“Attenti del Gorilla”: uso di marijuana e religione “rasta”

LA CASSAZIONE ACCOGLIE IL RICORSO DI UN ADEPTO “RASTA” CHE AVEVA INVOCATO MOTIVI DI CREDENZA RELIGIOSA

di Avv. Valentina Copparoni (Studio Legale associato Rossi- Papa-Copparoni di Ancona)

marijuana.jepgQuesta settimana la nuova rubrica di F&D Magazine “Attenti al Gorilla” (leggi qui la presentazione) “ospita” una sentenza di qualche anno fa, più precisamente del 3 giugno 2008, della sesta sezione penale della Cassazione penale.

Con il provvedimento la Suprema Corte ha accolto il ricorso di un soggetto, che si era dichiarato praticante della fede Rastafari, contro la condanna a 1 anno e 4 mesi di reclusione e 4 mila euro di multa per detenzione a fine di spaccio di marijuana inflittagli dalla Corte di appello di Perugia nel 2004. I carabinieri, infatti, lo avevano trovato con circa un etto di “erba”, ma l’uomo ha sempre sostenuto di essere un rastafariano e di fumare l’erba in base ai precetti della sua religione che ne consentono l’uso quotidiano anche di 10 grammi al giorno.
In particolare la Suprema Corte ha ritenuto fondato il ricorso con riferimento al fatto che i giudici della Corte di appello di Perugia, e prima ancora quello di primo grado di Terni, non avevano considerato in maniera adeguata la religione di cui l’imputato si era dichiarato praticante, ossia la rastafariana, escludendo pertanto che potesse detenere per uso esclusivo personale un quantitativo rilevante di marijuana sfusa da cui potevano ricavarsi 70 dosi droganti.
Si legge nella sentenza della Cassazione che “secondo le notizie relative alla caratteristiche comportamentali degli adepti di tale religione di origine ebraica, la marijuana non è utilizzata solo come erba medicinale, ma anche come “erba medicativa”, come tale, possibile apportatrice dello stato psicofisico teso alla contemplazione nella preghiera, nel ricordo e nella credenza che l’erba sacra sia cresciuta sulla tomba di re Salomone – chiamato “il re saggio” – e da esso ne tragga la forza”.
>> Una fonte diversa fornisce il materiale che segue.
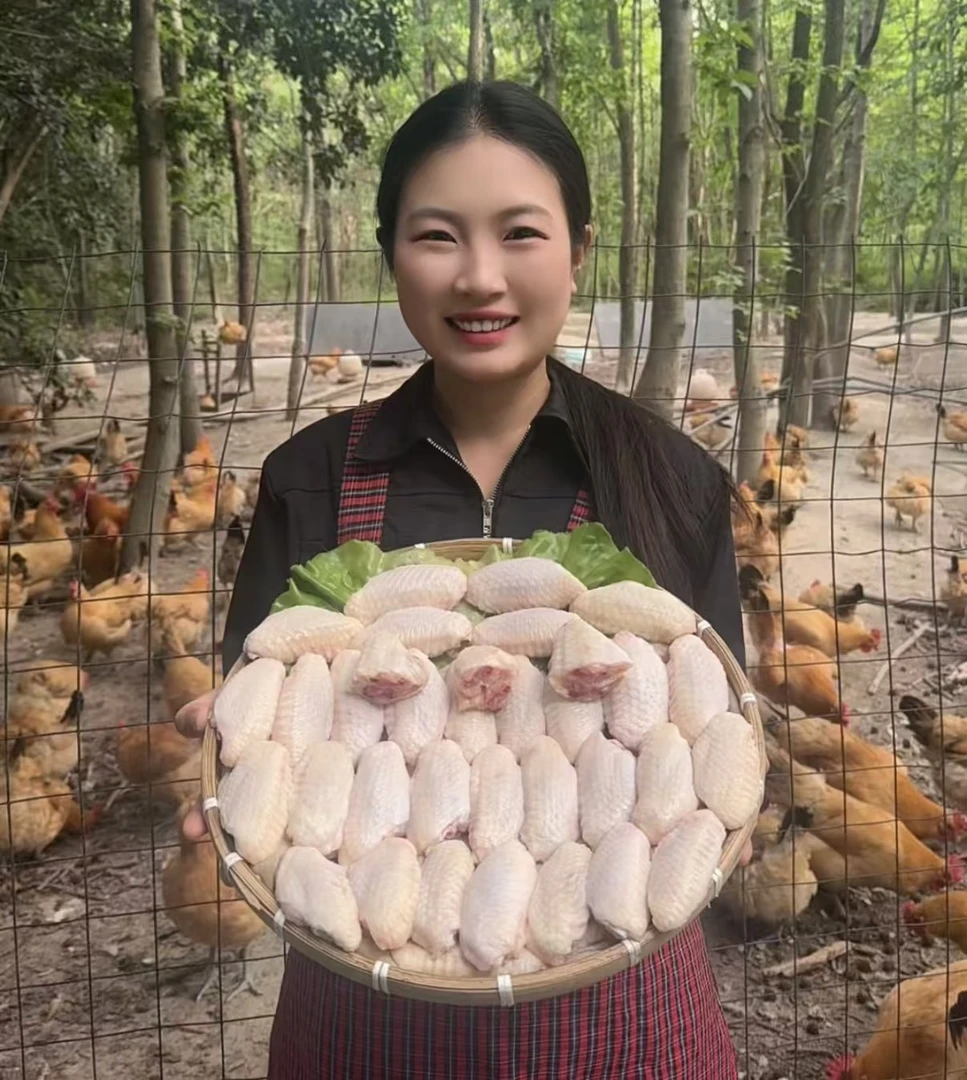 【小花家鸡翅中5斤】新鲜鸡翅中40-50只左右散养翅中 包冰率不含冰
In altri termini ed in termini più strettamente giuridici, la Cassazione ha deciso di annullare la sentenza con rinvio alla Corte di appello di Firenze (quale giudice di rinvio competente) per aver fondato la condanna del ricorrente solo sulla base del “semplicistico richiamo al dato ponderale della sostanza”, trascurando invece di valutare le “modalità comportamentali del “rasta” che subito si era dichiarato praticante di tale fede ed aveva spontaneamente consegnato ai militari la sostanza in possesso tra l’altro sfusa e non preconfezionata, elemento che avrebbe potuto portare ad escludere l’uso ai fini dello spaccio in favore do quello esclusivamente personale.

Dagli elementi emersi nel corso del procedimento penale e sottoposti all’attenzione degli ermellini anche con il ricorso dell’imputato, dunque, dovevano essere attentamente rivalutati alcuni elementi e dati fattuali, tra cui la fede di cui si era dichiarto adempto il ricorrente,  al fine di verificare in concreto l’uso esclusivamente personale (e come tale non punibile penalmente) della marijuana da parte dello stesso.

Come al solito lascio ai lettori ogni possibile ed eventuale commento…alla prossima puntata!